What needs to be done. Count how many lines of the records below contain the word "boat", with case counting. Give only the number.

Exercise material.
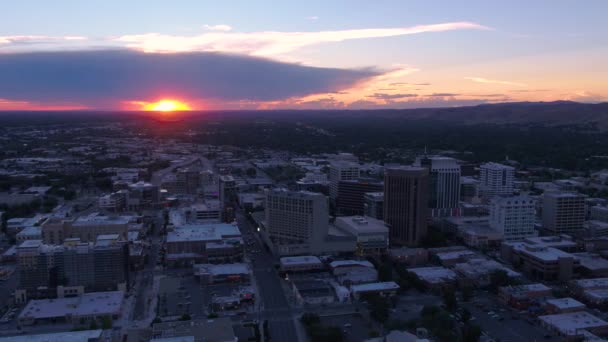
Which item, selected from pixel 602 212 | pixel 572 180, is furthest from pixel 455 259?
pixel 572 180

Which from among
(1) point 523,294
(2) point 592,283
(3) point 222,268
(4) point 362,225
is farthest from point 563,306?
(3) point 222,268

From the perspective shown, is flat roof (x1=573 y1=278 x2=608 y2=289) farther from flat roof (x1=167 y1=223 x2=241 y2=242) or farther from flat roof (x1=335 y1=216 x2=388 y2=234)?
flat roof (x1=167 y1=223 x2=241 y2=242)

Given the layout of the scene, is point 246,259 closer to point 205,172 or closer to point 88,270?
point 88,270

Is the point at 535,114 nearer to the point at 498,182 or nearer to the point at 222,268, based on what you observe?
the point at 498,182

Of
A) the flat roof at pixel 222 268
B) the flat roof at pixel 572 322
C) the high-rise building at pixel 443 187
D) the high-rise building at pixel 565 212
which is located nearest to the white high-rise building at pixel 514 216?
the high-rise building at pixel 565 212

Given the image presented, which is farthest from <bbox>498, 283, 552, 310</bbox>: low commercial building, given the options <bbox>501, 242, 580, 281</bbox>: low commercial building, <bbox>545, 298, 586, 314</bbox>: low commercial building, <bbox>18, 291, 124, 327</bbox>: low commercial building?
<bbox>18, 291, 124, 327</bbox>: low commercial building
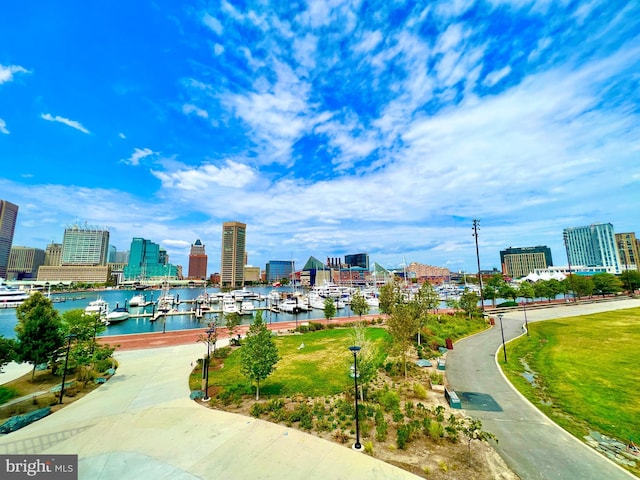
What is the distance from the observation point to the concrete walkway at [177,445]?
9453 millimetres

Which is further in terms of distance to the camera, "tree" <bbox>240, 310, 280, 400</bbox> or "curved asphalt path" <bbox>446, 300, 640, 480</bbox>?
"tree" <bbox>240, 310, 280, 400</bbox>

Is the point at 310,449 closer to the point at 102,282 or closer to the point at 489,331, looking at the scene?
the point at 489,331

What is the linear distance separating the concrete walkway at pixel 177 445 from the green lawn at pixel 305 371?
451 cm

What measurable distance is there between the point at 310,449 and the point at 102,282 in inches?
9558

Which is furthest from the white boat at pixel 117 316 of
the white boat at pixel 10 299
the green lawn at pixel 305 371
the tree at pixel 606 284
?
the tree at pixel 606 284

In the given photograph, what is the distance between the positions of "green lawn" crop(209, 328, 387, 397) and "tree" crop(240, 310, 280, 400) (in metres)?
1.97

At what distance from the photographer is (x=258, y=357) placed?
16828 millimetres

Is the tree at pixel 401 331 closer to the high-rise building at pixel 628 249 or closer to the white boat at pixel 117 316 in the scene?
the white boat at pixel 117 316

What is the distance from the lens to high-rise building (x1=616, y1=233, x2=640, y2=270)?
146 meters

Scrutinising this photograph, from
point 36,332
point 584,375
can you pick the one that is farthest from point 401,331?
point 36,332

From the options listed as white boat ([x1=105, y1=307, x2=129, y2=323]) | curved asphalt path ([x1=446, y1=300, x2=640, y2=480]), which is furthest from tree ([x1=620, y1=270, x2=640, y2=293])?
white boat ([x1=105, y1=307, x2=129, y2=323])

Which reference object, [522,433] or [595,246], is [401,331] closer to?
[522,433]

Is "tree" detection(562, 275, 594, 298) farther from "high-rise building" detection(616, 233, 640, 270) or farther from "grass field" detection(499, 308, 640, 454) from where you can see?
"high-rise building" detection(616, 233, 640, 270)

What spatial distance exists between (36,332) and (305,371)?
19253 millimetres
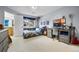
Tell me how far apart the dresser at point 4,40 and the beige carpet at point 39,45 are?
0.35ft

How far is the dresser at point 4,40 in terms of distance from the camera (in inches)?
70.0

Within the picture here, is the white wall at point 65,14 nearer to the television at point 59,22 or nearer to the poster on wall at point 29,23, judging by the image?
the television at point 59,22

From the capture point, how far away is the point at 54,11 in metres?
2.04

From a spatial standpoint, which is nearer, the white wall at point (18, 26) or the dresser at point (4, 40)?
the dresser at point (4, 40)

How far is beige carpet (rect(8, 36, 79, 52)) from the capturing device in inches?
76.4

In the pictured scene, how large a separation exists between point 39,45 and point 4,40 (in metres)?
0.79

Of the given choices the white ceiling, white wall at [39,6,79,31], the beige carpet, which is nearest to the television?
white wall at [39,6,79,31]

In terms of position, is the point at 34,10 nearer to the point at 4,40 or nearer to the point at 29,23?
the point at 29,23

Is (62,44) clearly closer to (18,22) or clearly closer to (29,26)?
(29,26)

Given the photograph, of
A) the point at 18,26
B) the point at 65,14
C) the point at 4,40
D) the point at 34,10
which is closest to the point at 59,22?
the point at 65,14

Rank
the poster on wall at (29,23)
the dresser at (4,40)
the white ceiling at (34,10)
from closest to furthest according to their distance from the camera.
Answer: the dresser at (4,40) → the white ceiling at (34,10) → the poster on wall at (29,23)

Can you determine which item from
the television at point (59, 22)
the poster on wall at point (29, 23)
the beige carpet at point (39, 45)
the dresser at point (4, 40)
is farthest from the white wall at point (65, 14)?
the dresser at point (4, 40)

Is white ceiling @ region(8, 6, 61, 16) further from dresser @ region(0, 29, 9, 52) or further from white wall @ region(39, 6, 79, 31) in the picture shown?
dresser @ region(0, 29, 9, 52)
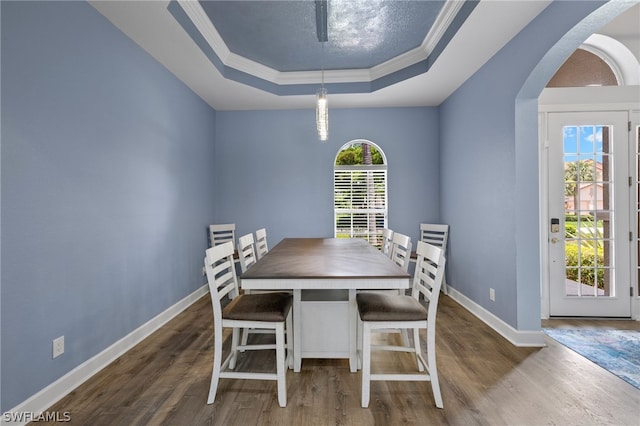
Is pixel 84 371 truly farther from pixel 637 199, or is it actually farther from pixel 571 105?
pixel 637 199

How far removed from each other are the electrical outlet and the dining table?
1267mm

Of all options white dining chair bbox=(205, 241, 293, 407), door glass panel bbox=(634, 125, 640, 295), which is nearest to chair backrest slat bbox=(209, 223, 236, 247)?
...
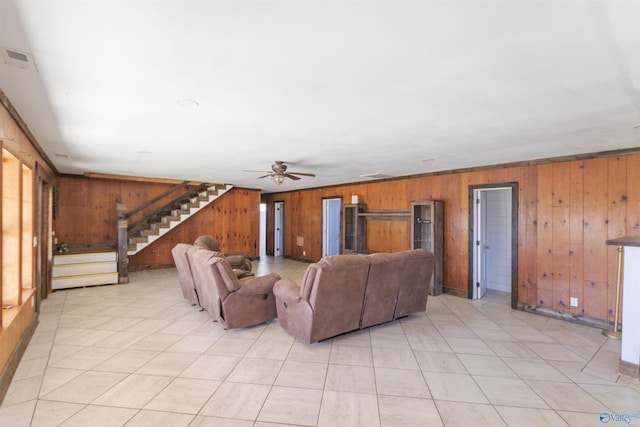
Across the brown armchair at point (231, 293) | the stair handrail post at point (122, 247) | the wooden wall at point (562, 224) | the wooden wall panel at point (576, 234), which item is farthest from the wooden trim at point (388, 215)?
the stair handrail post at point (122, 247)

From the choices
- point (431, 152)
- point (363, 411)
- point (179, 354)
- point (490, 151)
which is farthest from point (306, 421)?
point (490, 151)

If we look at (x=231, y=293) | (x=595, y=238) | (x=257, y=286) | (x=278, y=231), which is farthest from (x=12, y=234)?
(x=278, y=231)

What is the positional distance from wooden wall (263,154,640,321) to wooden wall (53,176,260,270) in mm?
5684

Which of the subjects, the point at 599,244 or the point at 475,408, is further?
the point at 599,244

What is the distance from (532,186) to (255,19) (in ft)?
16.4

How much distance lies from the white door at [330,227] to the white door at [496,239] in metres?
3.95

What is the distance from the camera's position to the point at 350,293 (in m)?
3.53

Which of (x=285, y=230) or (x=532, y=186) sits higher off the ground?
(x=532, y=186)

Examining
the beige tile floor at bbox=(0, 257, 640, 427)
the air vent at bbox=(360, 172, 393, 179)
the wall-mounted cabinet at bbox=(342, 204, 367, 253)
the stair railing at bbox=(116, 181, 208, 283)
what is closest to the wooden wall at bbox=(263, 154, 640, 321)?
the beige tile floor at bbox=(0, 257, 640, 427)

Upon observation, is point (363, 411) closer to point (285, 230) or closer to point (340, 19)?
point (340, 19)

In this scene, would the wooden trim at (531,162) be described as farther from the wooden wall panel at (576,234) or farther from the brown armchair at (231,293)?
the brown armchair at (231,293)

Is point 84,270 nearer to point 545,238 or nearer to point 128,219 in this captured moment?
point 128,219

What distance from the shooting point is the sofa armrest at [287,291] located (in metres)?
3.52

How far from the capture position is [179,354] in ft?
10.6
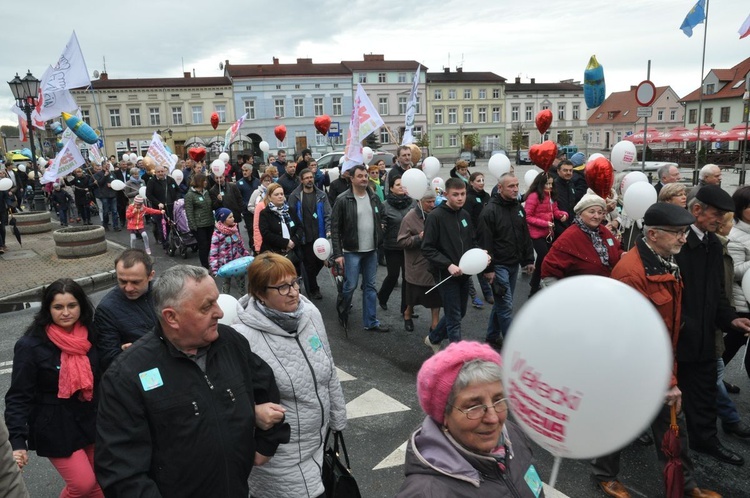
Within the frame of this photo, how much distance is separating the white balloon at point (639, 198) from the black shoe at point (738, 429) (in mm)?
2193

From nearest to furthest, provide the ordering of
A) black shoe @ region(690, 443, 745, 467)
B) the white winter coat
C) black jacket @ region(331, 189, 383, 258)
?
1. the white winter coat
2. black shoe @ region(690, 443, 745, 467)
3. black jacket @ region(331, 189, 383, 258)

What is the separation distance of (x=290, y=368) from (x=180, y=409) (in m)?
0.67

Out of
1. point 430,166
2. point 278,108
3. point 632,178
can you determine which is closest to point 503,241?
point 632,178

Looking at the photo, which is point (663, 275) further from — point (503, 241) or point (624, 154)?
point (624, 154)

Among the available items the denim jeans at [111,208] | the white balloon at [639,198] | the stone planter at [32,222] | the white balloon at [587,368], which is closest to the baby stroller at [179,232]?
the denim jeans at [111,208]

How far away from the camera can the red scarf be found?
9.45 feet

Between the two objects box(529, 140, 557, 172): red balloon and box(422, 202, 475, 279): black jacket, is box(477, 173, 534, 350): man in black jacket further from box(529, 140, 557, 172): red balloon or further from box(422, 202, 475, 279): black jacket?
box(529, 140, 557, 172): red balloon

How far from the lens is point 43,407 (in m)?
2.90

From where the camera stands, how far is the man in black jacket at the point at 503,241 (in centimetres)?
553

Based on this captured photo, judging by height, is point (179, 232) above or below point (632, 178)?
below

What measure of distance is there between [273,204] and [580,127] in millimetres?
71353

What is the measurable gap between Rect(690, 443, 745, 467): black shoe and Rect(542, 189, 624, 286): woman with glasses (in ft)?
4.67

Response for this exercise. 6